## Start RECORDS

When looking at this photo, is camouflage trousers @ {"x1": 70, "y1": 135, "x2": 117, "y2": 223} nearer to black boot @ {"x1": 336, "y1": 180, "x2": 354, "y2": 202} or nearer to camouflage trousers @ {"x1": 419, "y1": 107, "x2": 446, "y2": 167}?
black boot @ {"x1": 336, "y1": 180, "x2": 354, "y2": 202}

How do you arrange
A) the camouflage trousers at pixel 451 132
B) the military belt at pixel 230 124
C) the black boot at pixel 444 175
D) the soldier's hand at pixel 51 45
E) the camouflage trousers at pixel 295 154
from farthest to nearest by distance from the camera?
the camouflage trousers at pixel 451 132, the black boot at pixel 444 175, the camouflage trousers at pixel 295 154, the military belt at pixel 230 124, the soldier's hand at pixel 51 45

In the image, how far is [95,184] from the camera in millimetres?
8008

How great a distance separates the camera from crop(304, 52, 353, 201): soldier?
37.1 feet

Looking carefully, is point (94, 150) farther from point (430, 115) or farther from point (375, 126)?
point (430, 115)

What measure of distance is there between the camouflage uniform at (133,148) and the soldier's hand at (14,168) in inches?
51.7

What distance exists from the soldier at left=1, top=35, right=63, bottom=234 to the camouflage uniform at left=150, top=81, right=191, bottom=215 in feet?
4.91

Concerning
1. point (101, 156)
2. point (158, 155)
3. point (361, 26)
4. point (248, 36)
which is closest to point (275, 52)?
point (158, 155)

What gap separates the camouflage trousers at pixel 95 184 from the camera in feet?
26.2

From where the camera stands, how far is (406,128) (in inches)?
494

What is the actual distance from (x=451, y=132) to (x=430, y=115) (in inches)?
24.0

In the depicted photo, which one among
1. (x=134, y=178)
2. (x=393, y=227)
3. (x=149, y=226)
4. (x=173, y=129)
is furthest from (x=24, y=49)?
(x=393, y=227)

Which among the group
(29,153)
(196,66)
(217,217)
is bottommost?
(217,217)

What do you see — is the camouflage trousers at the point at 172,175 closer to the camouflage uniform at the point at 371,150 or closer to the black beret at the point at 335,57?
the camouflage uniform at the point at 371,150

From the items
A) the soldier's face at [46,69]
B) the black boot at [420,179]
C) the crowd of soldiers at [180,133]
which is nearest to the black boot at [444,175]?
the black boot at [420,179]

## End RECORDS
## Start RECORDS

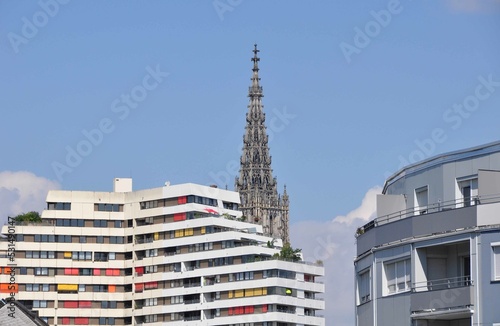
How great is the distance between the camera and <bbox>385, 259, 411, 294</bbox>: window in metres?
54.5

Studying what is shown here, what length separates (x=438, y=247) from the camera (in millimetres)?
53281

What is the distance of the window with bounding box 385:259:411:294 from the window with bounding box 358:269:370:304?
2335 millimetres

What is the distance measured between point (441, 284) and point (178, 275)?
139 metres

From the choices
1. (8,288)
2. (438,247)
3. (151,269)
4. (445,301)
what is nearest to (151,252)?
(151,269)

## End RECORDS
## Start RECORDS

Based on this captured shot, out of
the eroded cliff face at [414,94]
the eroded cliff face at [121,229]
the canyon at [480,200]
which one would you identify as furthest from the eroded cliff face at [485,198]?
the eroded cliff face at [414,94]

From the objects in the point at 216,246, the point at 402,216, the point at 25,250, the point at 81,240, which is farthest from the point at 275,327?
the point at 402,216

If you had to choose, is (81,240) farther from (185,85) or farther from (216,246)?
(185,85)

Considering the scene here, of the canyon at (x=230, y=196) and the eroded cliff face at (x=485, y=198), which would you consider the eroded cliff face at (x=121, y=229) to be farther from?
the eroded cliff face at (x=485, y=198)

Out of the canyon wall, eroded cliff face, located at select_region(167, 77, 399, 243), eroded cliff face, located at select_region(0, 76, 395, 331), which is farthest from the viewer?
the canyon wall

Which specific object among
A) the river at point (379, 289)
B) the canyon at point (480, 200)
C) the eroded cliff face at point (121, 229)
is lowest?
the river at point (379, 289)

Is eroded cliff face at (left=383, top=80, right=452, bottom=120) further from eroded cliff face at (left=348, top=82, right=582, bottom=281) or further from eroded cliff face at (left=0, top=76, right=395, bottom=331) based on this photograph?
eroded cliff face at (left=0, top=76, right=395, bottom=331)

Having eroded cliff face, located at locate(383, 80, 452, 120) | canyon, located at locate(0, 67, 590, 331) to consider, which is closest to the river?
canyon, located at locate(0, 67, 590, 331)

## End RECORDS

_YOUR INSTRUCTIONS_: Which lines in the listing above contain the word "farther"? Copy each of them in full, counting only matches with the same capitalization.

_OUTPUT FOR THIS TASK_:
Looking carefully, is point (94, 150) farther from point (430, 115) or farther from point (375, 126)?
If you had to choose, is (81,240) farther from (185,85) or farther from (216,246)?
Considering the scene here, of the canyon at (x=230, y=196) and the eroded cliff face at (x=485, y=198), which would you consider the eroded cliff face at (x=121, y=229) to be farther from?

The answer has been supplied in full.